Excerpt
- - - - - - -

At that time, it never occurred to me that things wouldn’t work out and that there wouldn’t be a happily ever after. When the relationship ended, my complete faith in fairy tale endings was destroyed.

Watching my son execute his spirals of innocently sinful delight, it occurs to me that love is much like his actions. Until you come up hard and fast against the realization that there is no safety net in place, you can abandon yourself completely and give your heart away on a silver platter as if an offering of delectable delight that’s impossible for anyone to refuse.

Once you realize that no one can guarantee a happily forever after ending and that, by definition, love and relationships are risky, you also realize that therein lies the magic. And, in a heartbeat, I realize that this is something that I want my son to learn.

Falling in love is part something that happens to you and part a conscious choice. When two people meet, and there is that spark and recognition of the other, there is often a point at which you have to decide to take a step and let go. The step may be small, but, once aware that a safety net doesn’t exist, it’s the hardest step you’ll ever take. It requires you to take a leap of faith built on vulnerability and hopefulness while trusting in something entirely intangible and out of your control. But, if you willingly suspend disbelief and open yourself up, the rewards are usually unexpected and unquantifiable.

- - - - - - -

Data section
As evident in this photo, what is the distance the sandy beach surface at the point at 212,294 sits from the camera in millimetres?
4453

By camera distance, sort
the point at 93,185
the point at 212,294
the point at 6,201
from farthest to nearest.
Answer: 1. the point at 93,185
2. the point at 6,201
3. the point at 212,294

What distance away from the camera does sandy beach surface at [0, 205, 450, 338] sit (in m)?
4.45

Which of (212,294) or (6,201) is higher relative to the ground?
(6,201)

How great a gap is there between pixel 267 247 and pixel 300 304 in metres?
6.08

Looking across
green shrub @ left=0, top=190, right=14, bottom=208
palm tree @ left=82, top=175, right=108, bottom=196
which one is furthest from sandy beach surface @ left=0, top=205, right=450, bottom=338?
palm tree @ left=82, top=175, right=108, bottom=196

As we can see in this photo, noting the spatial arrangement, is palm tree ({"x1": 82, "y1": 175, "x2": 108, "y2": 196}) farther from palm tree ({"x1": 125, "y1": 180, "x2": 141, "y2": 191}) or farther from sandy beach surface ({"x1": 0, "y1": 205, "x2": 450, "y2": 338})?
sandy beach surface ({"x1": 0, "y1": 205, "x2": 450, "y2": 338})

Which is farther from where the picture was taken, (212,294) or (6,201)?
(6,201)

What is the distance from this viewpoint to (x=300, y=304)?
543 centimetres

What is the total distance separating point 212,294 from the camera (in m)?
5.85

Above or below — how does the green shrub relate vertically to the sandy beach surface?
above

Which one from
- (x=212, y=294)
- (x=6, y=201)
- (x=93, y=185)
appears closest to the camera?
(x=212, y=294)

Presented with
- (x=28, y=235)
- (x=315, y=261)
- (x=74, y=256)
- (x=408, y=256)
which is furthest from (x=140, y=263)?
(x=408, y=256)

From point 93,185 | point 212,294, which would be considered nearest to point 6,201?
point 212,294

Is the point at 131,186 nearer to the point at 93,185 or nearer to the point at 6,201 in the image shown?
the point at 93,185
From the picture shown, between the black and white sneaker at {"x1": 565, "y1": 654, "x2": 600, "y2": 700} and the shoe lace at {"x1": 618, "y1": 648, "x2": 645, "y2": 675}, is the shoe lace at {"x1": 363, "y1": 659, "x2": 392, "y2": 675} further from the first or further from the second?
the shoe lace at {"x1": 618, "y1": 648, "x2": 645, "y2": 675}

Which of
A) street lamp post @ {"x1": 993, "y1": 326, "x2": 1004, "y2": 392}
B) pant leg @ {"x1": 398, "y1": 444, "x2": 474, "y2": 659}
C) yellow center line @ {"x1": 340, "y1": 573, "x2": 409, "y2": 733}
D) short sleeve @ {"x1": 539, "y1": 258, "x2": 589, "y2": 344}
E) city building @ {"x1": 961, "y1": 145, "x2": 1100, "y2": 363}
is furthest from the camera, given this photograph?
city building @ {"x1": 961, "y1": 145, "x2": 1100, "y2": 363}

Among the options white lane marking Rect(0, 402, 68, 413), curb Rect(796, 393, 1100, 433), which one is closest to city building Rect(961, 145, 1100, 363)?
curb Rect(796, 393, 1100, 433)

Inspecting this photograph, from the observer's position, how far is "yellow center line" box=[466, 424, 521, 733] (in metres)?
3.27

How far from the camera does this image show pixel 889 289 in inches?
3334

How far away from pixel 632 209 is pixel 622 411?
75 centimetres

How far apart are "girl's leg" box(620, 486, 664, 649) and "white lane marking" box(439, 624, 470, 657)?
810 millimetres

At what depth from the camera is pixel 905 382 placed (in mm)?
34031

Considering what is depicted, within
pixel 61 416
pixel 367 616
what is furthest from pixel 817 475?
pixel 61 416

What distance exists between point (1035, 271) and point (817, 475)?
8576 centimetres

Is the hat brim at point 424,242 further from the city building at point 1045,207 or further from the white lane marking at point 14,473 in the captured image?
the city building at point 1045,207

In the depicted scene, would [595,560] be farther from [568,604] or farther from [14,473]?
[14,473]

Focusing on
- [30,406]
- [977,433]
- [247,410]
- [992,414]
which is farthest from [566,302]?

- - - - - - -

Problems to work on
- a) Reproduce the excerpt on love from "Once you realize" to "son to learn.".
- b) Quote each phrase in the excerpt on love that names a happy ending to a story.
The data is separate from the excerpt on love.

Responses in order
- a)
Once you realize that no one can guarantee a happily forever after ending and that, by definition, love and relationships are risky, you also realize that therein lies the magic. And, in a heartbeat, I realize that this is something that I want my son to learn.

- b)
"happily ever after"
"fairy tale endings"
"happily forever after ending"